**Records to process:**
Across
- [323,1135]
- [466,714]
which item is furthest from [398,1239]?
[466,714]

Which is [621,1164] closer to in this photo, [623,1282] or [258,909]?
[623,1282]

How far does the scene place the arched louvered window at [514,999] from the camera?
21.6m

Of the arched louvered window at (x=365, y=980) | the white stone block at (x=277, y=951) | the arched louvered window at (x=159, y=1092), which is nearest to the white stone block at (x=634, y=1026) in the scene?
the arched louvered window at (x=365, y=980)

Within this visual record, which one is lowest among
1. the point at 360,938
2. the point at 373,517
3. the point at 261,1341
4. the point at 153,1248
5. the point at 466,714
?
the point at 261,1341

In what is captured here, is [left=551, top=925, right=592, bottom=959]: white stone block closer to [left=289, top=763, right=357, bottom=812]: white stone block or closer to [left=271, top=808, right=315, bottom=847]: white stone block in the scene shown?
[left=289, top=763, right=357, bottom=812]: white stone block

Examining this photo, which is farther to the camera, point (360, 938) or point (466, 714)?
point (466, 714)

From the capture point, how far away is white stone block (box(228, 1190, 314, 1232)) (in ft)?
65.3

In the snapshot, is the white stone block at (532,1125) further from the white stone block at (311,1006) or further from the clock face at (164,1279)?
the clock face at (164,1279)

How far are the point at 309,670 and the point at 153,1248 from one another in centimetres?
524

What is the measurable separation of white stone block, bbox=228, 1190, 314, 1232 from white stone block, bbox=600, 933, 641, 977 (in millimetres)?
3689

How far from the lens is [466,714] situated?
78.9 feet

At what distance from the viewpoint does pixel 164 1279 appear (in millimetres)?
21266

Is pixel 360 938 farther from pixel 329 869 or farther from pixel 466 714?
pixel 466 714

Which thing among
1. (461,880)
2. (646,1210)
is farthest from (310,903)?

**Set task:** Copy out the entries word for word, starting at the line with "Which thing among" and continuing through the end of the entries.

**The response:**
Which thing among
1. (461,880)
2. (646,1210)
is farthest from (310,903)?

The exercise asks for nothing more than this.